ADR-001a: Netty Channel Lifecycle with Cats Effect IO¶
Status: Accepted
Date: November 2025
Parent ADR: INF-001: Scala 3 Migration
Deciders: Chippr Robotics LLC Engineering Team
Context¶
During the Scala 3 and Cats Effect 3 migration (ADR-001), we encountered a critical issue with the vendored scalanet library's UDP channel management. Channels were reporting as "CLOSED" during peer enrollment despite successful bind operations, preventing peer discovery from functioning.
Original Implementation (IOHK scalanet with Monix Task)¶
The original IOHK scalanet library (v0.8.0) used Monix Task and followed this pattern:
// Original Monix Task pattern
private lazy val serverBinding: ChannelFuture =
new Bootstrap().bind(localAddress)
override def client(to: Address): Resource[Task, Channel] = {
for {
_ <- Resource.liftF(raiseIfShutdown)
remoteAddress = to.inetSocketAddress
channel <- Resource {
ChannelImpl(
nettyChannel = serverBinding.channel, // Direct access to lazy val
localAddress = localAddress,
remoteAddress = remoteAddress,
...
).allocated
}
} yield channel
}
private def initialize: Task[Unit] =
toTask(serverBinding) // Wait for bind to complete
.onErrorRecoverWith { ... }
Key Characteristics:
- serverBinding is a lazy val that creates and caches the ChannelFuture
- initialize() waits for the bind operation to complete via toTask()

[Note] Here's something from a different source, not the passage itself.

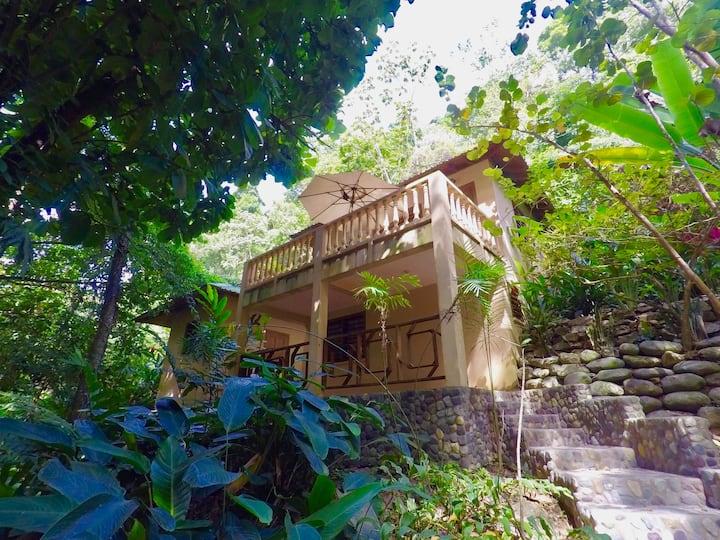 Colibri Lodge - Pico Bonito National Park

- Client channels access the Netty channel directly via serverBinding.channel
- No intermediate caching of the channel reference
Migrated Implementation (Initial Cats Effect IO Attempt)¶
The initial migration to Cats Effect IO introduced an optimization:
// Initial CE3 migration with boundChannelRef
class StaticUDPPeerGroup[M] private (
...
boundChannelRef: Ref[IO, Option[io.netty.channel.Channel]]
)
private def initialize: IO[Unit] =
for {
_ <- toTask(serverBinding)
channel = serverBinding.channel()
_ <- boundChannelRef.set(Some(channel)) // Cache channel reference
} yield ()
override def client(to: Address): Resource[IO, Channel] = {
for {
nettyChannel <- Resource.eval(boundChannelRef.get.flatMap {
case Some(ch) => IO.pure(ch)
case None => IO.raiseError(...)
})
channel <- Resource { ... }
} yield channel
}
Problems Introduced:
1. Race Condition: The channel reference was cached in boundChannelRef before Netty's async initialization completed
2. State Staleness: Accessing the cached reference could return a channel in an intermediate state
3. Thread Safety: The channel state was being inspected from different threads than Netty's event loop
4. Lazy Val Semantics: The lazy val serverBinding evaluation timing differed between Task and IO contexts
Investigation Findings¶
Netty Channel Lifecycle¶
Understanding Netty's channel lifecycle was critical:
1. Bootstrap.bind() called
↓
2. Channel created (NEW state)
↓
3. Channel registered with EventLoopGroup (REGISTERED)
↓
4. Bind operation initiated (BINDING)
↓
5. Bind completes, ChannelFuture fires (BOUND)
↓
6. Channel becomes active (ACTIVE)
↓
7. Channel ready for I/O operations
Critical Insight: The ChannelFuture returned by bind() completes at step 5, but the channel may not be in ACTIVE state (step 6) immediately. The cached channel reference at step 5 could be inspected before step 6 completes.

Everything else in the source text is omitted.